[PATCH 1/1] lib: sbi: relax scoldboot_lock spinlock

Thu Aug 13 14:37:30 EDT 2020

On 13 Aug 2020, at 19:31, Heinrich Schuchardt <xypron.glpk at gmx.de> wrote:
> 
> On 13.08.20 20:11, Jessica Clarke wrote:
>> On 13 Aug 2020, at 19:03, Heinrich Schuchardt <xypron.glpk at gmx.de> wrote:
>>> On 13.08.20 19:03, Jessica Clarke wrote:
>>>> On 13 Aug 2020, at 17:51, Heinrich Schuchardt <xypron.glpk at gmx.de> wrote:
>>>>> On 13.08.20 18:36, Jessica Clarke wrote:
>>>>>> On 13 Aug 2020, at 17:24, Heinrich Schuchardt <xypron.glpk at gmx.de> wrote:
>>>>>>> 
>>>>>>> OpenSBI hangs in wake_coldboot_harts() indefinitely on the MaixDuino board
>>>>>>> when trying to boot U-Boot as FW_PAYLOAD.
>>>>>> 
>>>>>> This smells of there being a more fundamental issue that's not being
>>>>>> addressed which this manages to work around, either reliably or by
>>>>>> chance. What is the actual deadlock condition you observe?
>>>>> 
>>>>> There are only two function using coldboot_lock spinlock:
>>>>> 
>>>>> * wake_coldboot_harts()
>>>>> * wait_for_coldboot()
>>>>> 
>>>>> wake_coldboot_harts() was entered but never left without patching one of
>>>>> the functions.
>>>>> 
>>>>> The Kendryte K210 has two harts. One goes the cold boot path while the
>>>>> other is sent to the warm boot path.
>>>> 
>>>> The K210's platform definition uses clint_ipi_send, which as far as I
>>>> can tell is entirely non-blocking. The only thing wake_coldboot_harts
>>>> does with the lock held is set coldboot_done to 1 and send an IPI to
>>>> all the other harts. Thus wake_coldboot_harts should never be able to
>>>> block holding the spin lock, meaning wait_for_coldboot should
>>>> eventually wake up and be able to acquire the lock (on platforms that
>>>> implement WFI fully it shouldn't have to wait long for the lock, though
>>>> on platforms that make it a NOP there might be a bit of .
>>>> 
>>>> Please further investigate (or explain if you already know) exactly how
>>>> you end up in a deadlock situation between wake_coldboot_harts and
>>>> wait_for_coldboot, as I cannot currently see how it could ever be
>>>> possible.
>>>> 
>>>>>>> Even if reading and writing coldboot_done is not atomic it is safe to check
>>>>>>> it without using a spinlock.

▶ **DATA EXTRACT**:
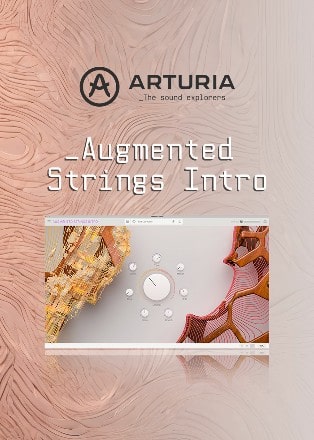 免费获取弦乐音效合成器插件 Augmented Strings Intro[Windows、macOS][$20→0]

==

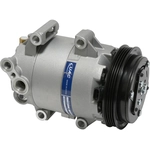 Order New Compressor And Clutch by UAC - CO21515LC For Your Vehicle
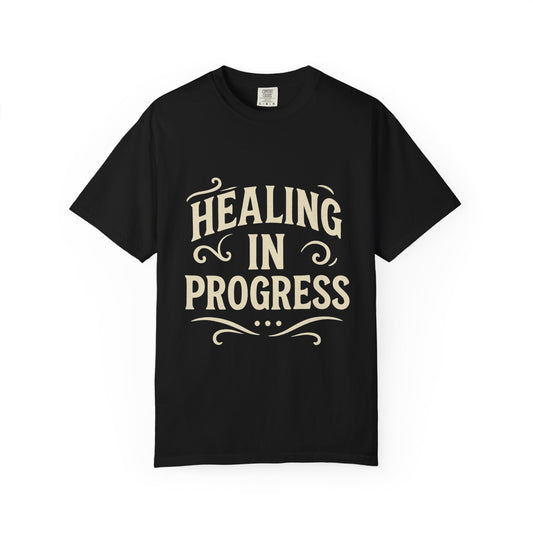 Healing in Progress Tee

▶ **WORK TO BE COMPLETED**: Can you set down, word for word, the part of the spinlock patch thread above that runs from "On 13 Aug 2020, at 19:31, Heinrich" up to and including "U-Boot as FW_PAYLOAD."?

▶ **WRITTEN RESPONSE**:
On 13 Aug 2020, at 19:31, Heinrich Schuchardt <xypron.glpk at gmx.de> wrote:
> 
> On 13.08.20 20:11, Jessica Clarke wrote:
>> On 13 Aug 2020, at 19:03, Heinrich Schuchardt <xypron.glpk at gmx.de> wrote:
>>> On 13.08.20 19:03, Jessica Clarke wrote:
>>>> On 13 Aug 2020, at 17:51, Heinrich Schuchardt <xypron.glpk at gmx.de> wrote:
>>>>> On 13.08.20 18:36, Jessica Clarke wrote:
>>>>>> On 13 Aug 2020, at 17:24, Heinrich Schuchardt <xypron.glpk at gmx.de> wrote:
>>>>>>> 
>>>>>>> OpenSBI hangs in wake_coldboot_harts() indefinitely on the MaixDuino board
>>>>>>> when trying to boot U-Boot as FW_PAYLOAD.